• On November 13, The Fed, OCC, and CFPB announced dollar thresholds for smaller loan exemption from appraisal requirements for higher-priced mortgage loans and dollar thresholds for the applicability of truth in lending and consumer leasing rules for consumer credit and lease transactions. The 2024 threshold for whether higher-priced mortgage loans are subject to special appraisal requirements will increase from $31,000 to $32,400. Regulation Z (Truth in Lending) and Regulation M (Consumer Leasing) generally will apply to consumer credit transactions and consumer leases of $69,500 or less in 2024. However, private education loans and loans secured by real property, such as mortgages, are subject to Regulation Z (Truth in Lending) regardless of the amount of the loan.
  • On November 15, acting Comptroller of the Currency Michael Hsu provided testimony and a written statement to the House Committee on Financial Services on regulatory priorities. Hsu stated that guarding against complacency by banks has been a priority since he took office in 2021. Doran Jones was not surprised to see risk management was of primary concern in his statement. “The OCC expects the banks we supervise to remain vigilant and stay ‘on the balls of their feet’ regarding risk management. Banks need to successfully manage traditional, ‘blocking-and-tackling’ risks, such as credit, liquidity, and interest rate risks, as well as prepare for emerging risks and tail risk events,” Hsu said.

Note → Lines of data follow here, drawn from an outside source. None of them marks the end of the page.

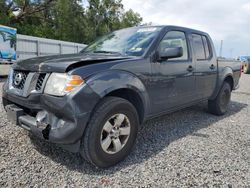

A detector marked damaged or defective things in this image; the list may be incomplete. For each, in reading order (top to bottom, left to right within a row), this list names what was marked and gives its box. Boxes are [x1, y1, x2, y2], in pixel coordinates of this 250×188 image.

damaged front bumper [2, 81, 99, 152]
exposed bumper damage [2, 82, 99, 153]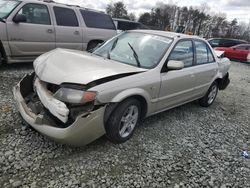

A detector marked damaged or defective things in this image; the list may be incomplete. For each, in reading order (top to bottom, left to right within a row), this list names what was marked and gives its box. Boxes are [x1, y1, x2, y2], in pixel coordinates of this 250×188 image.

front end damage [12, 72, 105, 146]
missing front bumper [12, 72, 105, 146]
broken headlight [53, 88, 96, 104]
crumpled hood [34, 48, 146, 85]
damaged silver sedan [12, 30, 229, 146]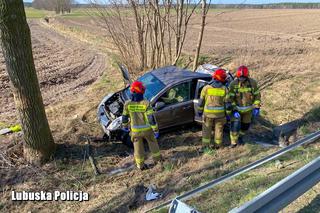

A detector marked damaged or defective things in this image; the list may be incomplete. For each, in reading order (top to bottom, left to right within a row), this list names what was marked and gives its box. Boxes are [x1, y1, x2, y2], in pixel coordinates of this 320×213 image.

damaged dark car [97, 65, 228, 146]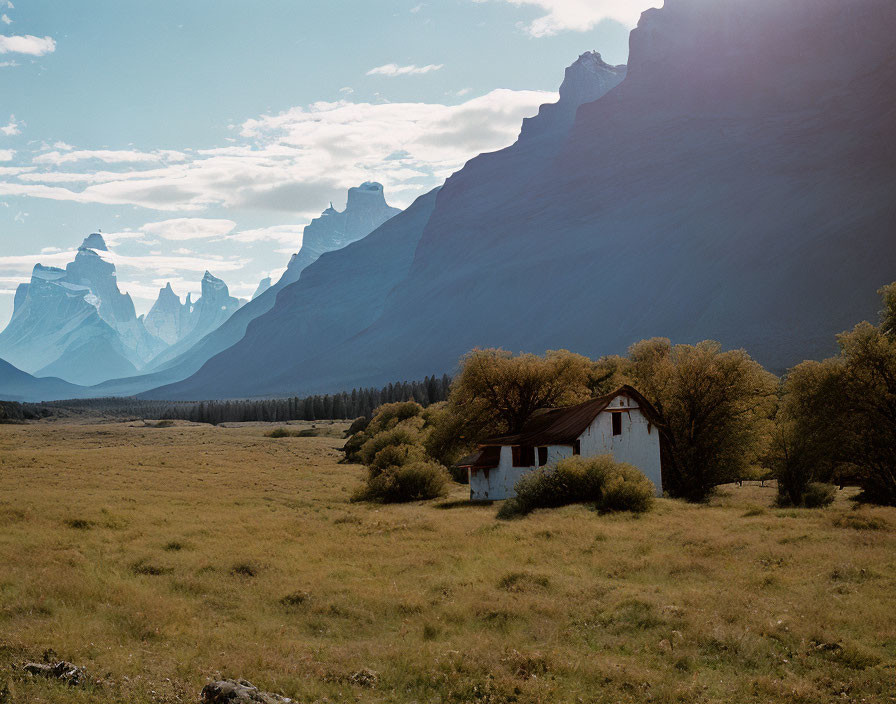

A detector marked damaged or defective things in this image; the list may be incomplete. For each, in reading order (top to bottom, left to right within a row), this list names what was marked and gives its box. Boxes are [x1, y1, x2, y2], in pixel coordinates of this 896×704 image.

rusty metal roof [480, 384, 660, 446]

  • On November 16, The OCC announced enforcement actions for November 2023. The actions included:
    • A Formal Agreement against Heritage Bank, NA of Spicer MN “for unsafe or unsound practices, including those relating to capital and strategic planning, timely and adequate credit review, ongoing monitoring of the credit portfolio, and liquidity risk management.”
    • A Consent order against United Fidelity Bank, FSB, Evansville, IN “for engaging in unsafe or unsound practices, including those relating to corporate governance and enterprise risk management, credit underwriting and administration, liquidity risk management, and interest rate risk management.”
    • A Consent order against Vast Bank, NA, of Tulsa, OK “for engaging in unsafe or unsound practices, including those relating to capital ratios, capital and strategic planning, project management, books and records, liquidity risk management; interest rate risk management, information technology controls, risk management for new products, and custody account controls.”
  • On November 16, Federal Reserve Vice Chair for Supervision Michael Barr addressed the 2023 U.S. Treasury Market Conference and used the opportunity to emphasize the importance of interest rate risk management (see our series on Regulatory Expectations for Interest Rate Risk Management here). Speaking to a group of financial services professionals in New York City, Barr stated the “Federal Reserve supervisors have stepped up their supervision of interest rate and liquidity risk, given what we have learned from recent experience, and they will continue to work with banks to ensure their balance sheets are resilient to a variety of conditions.” He also stressed the importance of contingency funding, planning, and preparedness, stating, “banks don’t need to sell securities to gain liquidity value from them if they can borrow against them. But firms can face challenges in significantly ramping up funding in private markets, such as repo markets, particularly if they do not tap those markets regularly.”